-- start of Dataset content --

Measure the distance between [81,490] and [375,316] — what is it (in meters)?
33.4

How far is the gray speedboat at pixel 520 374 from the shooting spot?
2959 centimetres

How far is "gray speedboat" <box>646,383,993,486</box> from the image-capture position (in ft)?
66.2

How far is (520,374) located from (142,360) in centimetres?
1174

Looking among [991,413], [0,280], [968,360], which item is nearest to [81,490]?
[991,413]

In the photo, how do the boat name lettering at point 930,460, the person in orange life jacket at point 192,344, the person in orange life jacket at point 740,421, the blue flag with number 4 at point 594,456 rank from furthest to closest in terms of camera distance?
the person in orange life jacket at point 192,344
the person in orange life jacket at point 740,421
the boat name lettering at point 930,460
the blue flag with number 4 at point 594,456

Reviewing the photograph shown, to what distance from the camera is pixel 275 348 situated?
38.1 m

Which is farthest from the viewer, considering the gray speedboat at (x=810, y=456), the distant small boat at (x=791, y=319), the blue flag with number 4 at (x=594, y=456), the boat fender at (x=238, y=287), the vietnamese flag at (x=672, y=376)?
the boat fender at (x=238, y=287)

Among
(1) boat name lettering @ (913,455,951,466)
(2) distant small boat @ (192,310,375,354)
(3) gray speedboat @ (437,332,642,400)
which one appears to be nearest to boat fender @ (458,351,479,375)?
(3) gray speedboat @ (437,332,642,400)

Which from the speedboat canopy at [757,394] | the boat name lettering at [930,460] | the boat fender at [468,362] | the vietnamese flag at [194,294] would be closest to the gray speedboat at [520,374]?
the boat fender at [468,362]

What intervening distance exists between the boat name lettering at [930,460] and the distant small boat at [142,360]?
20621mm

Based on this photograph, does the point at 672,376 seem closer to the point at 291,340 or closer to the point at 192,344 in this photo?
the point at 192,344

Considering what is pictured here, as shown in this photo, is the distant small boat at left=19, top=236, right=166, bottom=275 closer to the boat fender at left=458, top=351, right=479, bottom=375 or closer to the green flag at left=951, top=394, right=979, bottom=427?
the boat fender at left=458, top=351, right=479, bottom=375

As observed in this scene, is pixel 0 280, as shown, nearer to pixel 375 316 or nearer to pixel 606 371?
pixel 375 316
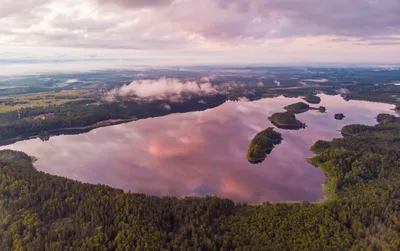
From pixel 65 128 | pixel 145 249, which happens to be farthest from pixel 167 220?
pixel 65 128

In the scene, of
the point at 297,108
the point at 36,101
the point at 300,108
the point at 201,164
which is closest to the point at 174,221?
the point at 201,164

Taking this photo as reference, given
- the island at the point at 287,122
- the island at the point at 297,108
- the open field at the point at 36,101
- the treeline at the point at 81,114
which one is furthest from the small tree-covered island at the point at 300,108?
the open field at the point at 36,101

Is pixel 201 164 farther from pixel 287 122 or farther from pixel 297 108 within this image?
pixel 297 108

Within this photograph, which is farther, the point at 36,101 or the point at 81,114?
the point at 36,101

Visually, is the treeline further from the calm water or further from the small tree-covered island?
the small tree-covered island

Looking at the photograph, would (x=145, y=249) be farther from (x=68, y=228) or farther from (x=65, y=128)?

-- end of Dataset content --

Written exercise: Please print all of the lines above verbatim, omitting the pictures.

Exercise output:
Measure the distance between [81,490] and [375,316] — what is it (in meters)?
33.4

How far is the gray speedboat at pixel 520 374 from the shooting spot?
2959 centimetres

How far is "gray speedboat" <box>646,383,993,486</box> from the image-capture position (in ft)?
66.2

How far is (520,374) located from (142,360) in centimetres?
1174

Looking among [991,413], [0,280], [968,360], which item is nearest to [81,490]?
[991,413]

In the photo, how do the boat name lettering at point 930,460, the person in orange life jacket at point 192,344, the person in orange life jacket at point 740,421, the blue flag with number 4 at point 594,456 rank from furthest to closest in terms of camera distance?
the person in orange life jacket at point 192,344
the person in orange life jacket at point 740,421
the boat name lettering at point 930,460
the blue flag with number 4 at point 594,456

Reviewing the photograph shown, to what distance from the camera is pixel 275 348 situated?
38.1 m

Which is farthest from the viewer, considering the gray speedboat at (x=810, y=456), the distant small boat at (x=791, y=319), the blue flag with number 4 at (x=594, y=456), the boat fender at (x=238, y=287), the vietnamese flag at (x=672, y=376)?
the boat fender at (x=238, y=287)

Among
(1) boat name lettering @ (913,455,951,466)
(2) distant small boat @ (192,310,375,354)
(3) gray speedboat @ (437,332,642,400)
which one appears to be nearest to boat fender @ (458,351,479,375)?
(3) gray speedboat @ (437,332,642,400)

Which from the speedboat canopy at [757,394] | the boat name lettering at [930,460] | the boat fender at [468,362] | the vietnamese flag at [194,294] would be closest to the gray speedboat at [520,374]?
the boat fender at [468,362]

What intervening distance exists between the boat name lettering at [930,460] and the distant small boat at [142,360]?
20621mm

Based on this photograph, does the point at 672,376 seem closer to the point at 291,340 or closer to the point at 192,344 in this photo?
the point at 192,344

Considering what is pictured here, as shown in this photo, is the distant small boat at left=19, top=236, right=166, bottom=275 closer to the boat fender at left=458, top=351, right=479, bottom=375 or closer to the green flag at left=951, top=394, right=979, bottom=427?
the boat fender at left=458, top=351, right=479, bottom=375

As observed in this scene, is pixel 0 280, as shown, nearer to pixel 375 316 or nearer to pixel 606 371?
pixel 375 316
From pixel 65 128 | pixel 145 249, which happens to be farthest from pixel 167 220?
pixel 65 128

In the scene, of
the point at 297,108
the point at 36,101
the point at 300,108
the point at 201,164
which is closest to the point at 174,221?
the point at 201,164

Taking this photo as reference, given
- the island at the point at 287,122
- the island at the point at 297,108
- the open field at the point at 36,101
- the treeline at the point at 81,114
which one is furthest from the small tree-covered island at the point at 300,108?
the open field at the point at 36,101

Is pixel 201 164 farther from pixel 287 122 or farther from pixel 297 108 within this image?
pixel 297 108

Within this photograph, which is farther, the point at 36,101 or the point at 81,114?
the point at 36,101

Visually, is the treeline further from the calm water or further from the small tree-covered island?
the small tree-covered island

Looking at the photograph, would (x=145, y=249) be farther from (x=68, y=228) or farther from (x=65, y=128)?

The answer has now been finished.